Cowboy Junkies: All That Reckoning

Videos by American Songwriter

Cowboy Junkies
All That Reckoning
(Latent Recordings)
Rating: 4 out of 5 stars

It’s easy for Americana fans to take Canada’s Cowboy Junkies for granted. But it’s also unfair.

This journeyman band, who have maintained their core four-piece line-up since 1986’s debut, have been dependably cranking out splendid, often edgy albums every few years, touring steadily, stretching the parameters of a distinctive sound they own and generally steering clear of the commercial mainstream for over three decades. All the while they have quietly cultivated dedicated, if not quite cult, followers (affectionately called “llamas”) through the sheer quality, integrity and consistency of their music and work ethic.

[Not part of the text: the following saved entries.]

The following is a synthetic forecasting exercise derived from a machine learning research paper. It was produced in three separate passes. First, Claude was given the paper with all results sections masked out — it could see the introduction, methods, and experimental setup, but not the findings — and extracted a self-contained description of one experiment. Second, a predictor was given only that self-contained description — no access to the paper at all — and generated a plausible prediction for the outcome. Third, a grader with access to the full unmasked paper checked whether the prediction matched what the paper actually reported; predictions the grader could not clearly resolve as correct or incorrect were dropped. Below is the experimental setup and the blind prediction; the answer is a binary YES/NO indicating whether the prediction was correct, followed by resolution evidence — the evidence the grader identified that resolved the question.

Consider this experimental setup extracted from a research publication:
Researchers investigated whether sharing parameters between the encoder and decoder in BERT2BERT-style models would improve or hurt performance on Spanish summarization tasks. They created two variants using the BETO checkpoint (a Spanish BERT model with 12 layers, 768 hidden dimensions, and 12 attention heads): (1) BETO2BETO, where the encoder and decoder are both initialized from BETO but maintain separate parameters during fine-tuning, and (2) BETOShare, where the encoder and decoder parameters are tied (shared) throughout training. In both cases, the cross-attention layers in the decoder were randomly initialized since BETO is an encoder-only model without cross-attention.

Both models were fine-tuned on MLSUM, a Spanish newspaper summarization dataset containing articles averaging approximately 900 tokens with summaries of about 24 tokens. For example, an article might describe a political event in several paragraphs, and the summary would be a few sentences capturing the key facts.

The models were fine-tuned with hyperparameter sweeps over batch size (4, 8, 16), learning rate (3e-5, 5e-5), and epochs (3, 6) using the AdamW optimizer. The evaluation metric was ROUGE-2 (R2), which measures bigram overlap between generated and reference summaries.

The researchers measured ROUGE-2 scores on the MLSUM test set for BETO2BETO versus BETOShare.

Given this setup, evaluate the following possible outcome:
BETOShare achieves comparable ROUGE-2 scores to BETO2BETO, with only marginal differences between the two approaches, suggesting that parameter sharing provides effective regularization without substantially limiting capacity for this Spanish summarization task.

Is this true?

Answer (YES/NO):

So it comes as somewhat of a surprise that this is the band’s first studio album in six years, the longest they have gone between releases. It’s also their most overtly political set where writer/guitarist Michael Timmons combines his often downbeat, dark and emotionally introspective musings with similarly unsettling images of the present political climate. “Welcome to the age of dissolution” hums singer Margo Timmins in her distinctive hushed croon over a softly strummed heartbeat of muted guitar and muscular if subdued rhythm section. “Everything unsure, everything unstable” she continues, hammering the concept atop the Junkies usual drowsy narcotic yet creeping vibe, a sound they own.

Elsewhere, “Missing Children (The Tyger)” seems to be ripped from recent headlines with lyrics, “Their frozen perfect faces stare out,” although the song is about forgotten kids caught up in world politics, it’s eerily prescient for recent developments. Perhaps the most direct Timmins gets to current events is on “The Things We Do to Each Other,” where the words “Fear is not so far from hate,” are clearly aimed at the current administration. 

Sonically, this could be the group’s third album or their 20th. But the Junkies’ by now patented laconic, submerged, cautious backing that occasionally explodes in shards of tense, jagged electric guitar, as on this disc’s “Sing Me a Song,” over the propulsive throb of bass and drums with Margo’s alternatively seductive and vitriolic voice, is elastic enough to find new crevices to refine and expand their artistic vision. While the band has never strayed far from its trademarked slow sizzle/burn, these songs have hooks, melodies and especially arrangements (guest fiddle, keyboards and lead guitar bolster the approach) that subtly grab listeners, sucking them into their world. 

Perhaps the beauty, sadness, frustration and overall musical and lyrical creativity of All That Reckoning will help widen the Cowboy Junkies’ somewhat limited audience. But even if that doesn’t happen, this is another impressive notch in the group’s expansive catalog belt and a further illustration that their classy, classic talents show no signs of dissipating as they settle into middle age.